TASK DESCRIPTION :: The lines wanted are those from the one containing "Laboratory Studies of" to the last line of the entries below; output them exactly, leaving out pictures.

==== RECORDED INFORMATION ====

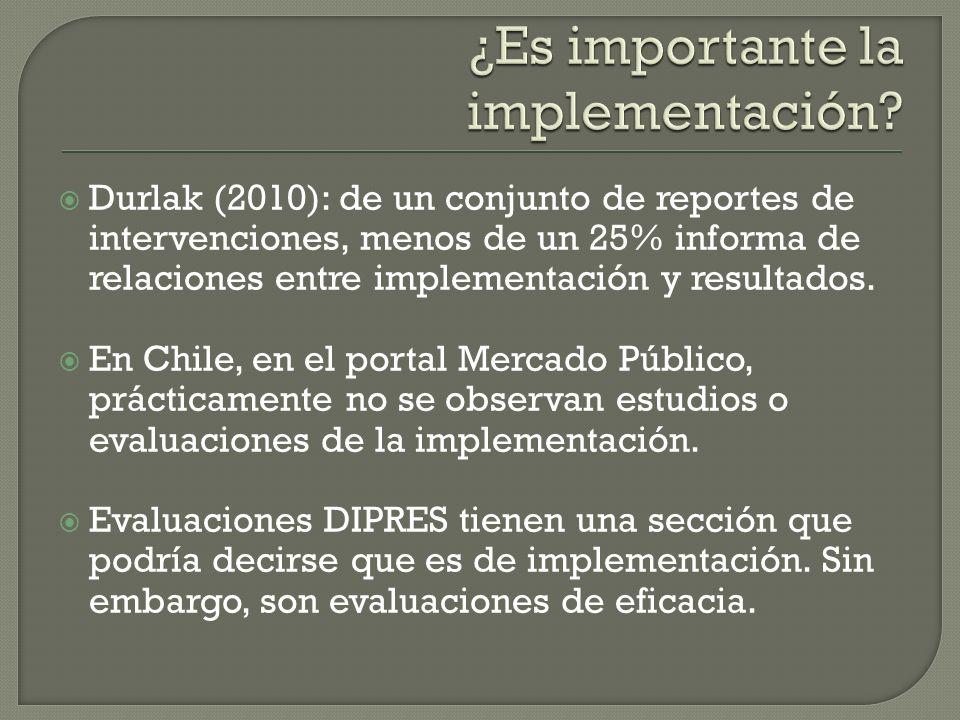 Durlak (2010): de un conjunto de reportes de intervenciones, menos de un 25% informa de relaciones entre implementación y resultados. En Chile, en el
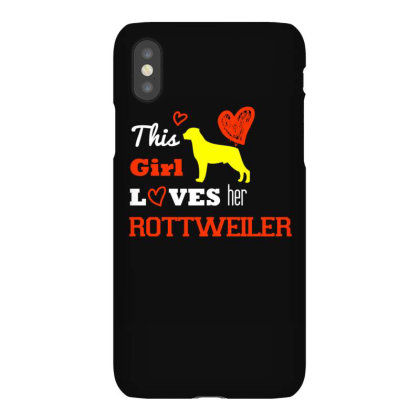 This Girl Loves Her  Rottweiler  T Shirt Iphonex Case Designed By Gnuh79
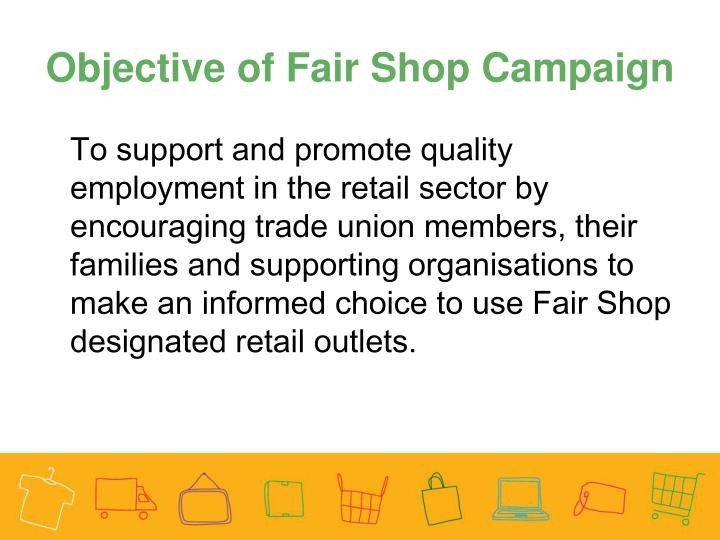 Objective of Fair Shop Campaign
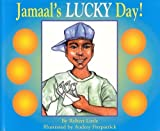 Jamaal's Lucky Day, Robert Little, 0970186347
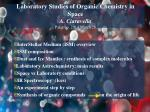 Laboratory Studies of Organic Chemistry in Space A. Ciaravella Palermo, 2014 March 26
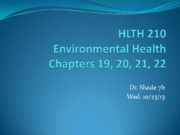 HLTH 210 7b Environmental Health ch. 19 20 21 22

====

EXERCISE OUTPUT ::
 Laboratory Studies of Organic Chemistry in Space A. Ciaravella Palermo, 2014 March 26
 HLTH 210 7b Environmental Health ch. 19 20 21 22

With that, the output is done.